Can you set out everything from the line containing "What is the total" down to the line containing "759 centimetres" as a Markdown table with the columns "No." and "Line", leaving out blank lines?

(Dataset rows)
(begin)

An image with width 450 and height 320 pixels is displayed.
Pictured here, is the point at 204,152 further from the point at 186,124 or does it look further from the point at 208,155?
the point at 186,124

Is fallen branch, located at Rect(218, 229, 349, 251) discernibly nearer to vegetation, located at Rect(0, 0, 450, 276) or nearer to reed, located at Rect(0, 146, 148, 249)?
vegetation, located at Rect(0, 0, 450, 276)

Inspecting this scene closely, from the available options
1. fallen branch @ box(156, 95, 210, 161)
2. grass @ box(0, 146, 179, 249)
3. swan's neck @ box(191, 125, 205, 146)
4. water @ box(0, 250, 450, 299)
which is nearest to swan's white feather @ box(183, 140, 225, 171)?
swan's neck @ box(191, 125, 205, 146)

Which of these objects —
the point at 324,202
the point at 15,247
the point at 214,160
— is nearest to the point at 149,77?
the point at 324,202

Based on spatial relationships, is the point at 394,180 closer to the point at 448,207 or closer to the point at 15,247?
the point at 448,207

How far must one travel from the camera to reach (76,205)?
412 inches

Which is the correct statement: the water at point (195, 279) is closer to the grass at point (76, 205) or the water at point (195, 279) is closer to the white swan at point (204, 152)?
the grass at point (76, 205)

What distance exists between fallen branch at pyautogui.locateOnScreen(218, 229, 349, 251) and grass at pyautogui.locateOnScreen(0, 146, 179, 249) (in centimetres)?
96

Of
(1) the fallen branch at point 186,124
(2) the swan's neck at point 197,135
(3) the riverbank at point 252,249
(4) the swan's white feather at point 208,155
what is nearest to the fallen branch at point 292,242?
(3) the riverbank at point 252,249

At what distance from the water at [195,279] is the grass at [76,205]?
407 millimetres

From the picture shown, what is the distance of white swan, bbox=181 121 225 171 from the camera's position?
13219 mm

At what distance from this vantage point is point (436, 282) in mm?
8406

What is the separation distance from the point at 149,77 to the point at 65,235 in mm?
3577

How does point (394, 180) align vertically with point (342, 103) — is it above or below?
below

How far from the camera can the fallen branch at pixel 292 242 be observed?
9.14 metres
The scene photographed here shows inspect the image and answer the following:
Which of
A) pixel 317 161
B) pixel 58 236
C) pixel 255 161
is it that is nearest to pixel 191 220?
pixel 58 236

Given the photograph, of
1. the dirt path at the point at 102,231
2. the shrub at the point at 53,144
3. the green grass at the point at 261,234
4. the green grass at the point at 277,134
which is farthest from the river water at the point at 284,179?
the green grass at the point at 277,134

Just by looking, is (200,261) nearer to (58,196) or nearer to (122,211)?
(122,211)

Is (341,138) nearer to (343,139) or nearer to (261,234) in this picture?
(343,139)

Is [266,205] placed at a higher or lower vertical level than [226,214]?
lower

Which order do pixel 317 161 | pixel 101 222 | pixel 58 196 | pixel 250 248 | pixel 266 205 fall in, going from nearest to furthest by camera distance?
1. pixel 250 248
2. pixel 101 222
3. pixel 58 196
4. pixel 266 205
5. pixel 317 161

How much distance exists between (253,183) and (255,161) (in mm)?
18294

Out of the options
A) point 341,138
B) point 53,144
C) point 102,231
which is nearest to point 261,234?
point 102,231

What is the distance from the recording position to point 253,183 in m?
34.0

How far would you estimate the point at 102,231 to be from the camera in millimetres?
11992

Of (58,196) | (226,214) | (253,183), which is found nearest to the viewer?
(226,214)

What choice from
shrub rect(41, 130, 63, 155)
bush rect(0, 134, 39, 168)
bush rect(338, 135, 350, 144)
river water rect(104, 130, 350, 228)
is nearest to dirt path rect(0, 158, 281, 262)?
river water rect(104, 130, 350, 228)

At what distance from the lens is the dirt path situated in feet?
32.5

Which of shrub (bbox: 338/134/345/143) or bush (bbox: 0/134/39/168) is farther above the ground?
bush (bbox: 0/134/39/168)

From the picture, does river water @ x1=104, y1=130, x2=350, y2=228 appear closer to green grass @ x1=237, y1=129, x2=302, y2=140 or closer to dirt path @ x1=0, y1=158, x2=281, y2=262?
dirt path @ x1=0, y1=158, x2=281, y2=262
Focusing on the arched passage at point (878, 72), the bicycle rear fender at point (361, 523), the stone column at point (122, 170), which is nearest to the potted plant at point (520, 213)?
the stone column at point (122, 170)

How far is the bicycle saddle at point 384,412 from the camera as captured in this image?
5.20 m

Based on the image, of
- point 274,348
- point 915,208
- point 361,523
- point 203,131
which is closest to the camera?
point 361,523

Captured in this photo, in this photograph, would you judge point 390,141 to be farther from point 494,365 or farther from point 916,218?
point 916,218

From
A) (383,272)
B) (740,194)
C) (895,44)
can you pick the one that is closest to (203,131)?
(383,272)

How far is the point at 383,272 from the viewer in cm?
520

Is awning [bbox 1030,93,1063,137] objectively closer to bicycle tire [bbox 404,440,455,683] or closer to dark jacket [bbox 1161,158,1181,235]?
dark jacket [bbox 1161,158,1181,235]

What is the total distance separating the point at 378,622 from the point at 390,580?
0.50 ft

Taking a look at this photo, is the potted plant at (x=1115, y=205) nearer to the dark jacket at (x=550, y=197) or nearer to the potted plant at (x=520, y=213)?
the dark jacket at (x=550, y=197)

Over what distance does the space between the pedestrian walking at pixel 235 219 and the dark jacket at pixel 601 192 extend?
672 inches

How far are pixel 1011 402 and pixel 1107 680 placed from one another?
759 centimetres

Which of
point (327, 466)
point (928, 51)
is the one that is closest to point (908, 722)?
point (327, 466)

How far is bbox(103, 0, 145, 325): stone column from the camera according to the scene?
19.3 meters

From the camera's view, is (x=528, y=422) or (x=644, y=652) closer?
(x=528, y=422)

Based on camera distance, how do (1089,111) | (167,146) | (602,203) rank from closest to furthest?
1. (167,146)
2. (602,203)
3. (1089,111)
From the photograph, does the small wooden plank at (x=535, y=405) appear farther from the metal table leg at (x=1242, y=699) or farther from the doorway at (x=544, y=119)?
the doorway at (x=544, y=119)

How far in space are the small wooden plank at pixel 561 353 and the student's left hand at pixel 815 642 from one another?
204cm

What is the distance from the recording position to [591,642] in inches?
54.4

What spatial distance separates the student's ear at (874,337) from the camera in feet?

(end)

▶ **EXERCISE RESULT**
| No. | Line |
|---|---|
| 1 | What is the total distance separating the point at 378,622 from the point at 390,580? |
| 2 | 0.50 ft |
| 3 | Taking a look at this photo, is the potted plant at (x=1115, y=205) nearer to the dark jacket at (x=550, y=197) or nearer to the potted plant at (x=520, y=213)? |
| 4 | the dark jacket at (x=550, y=197) |
| 5 | Over what distance does the space between the pedestrian walking at pixel 235 219 and the dark jacket at pixel 601 192 extend? |
| 6 | 672 inches |
| 7 | How far are pixel 1011 402 and pixel 1107 680 placed from one another? |
| 8 | 759 centimetres |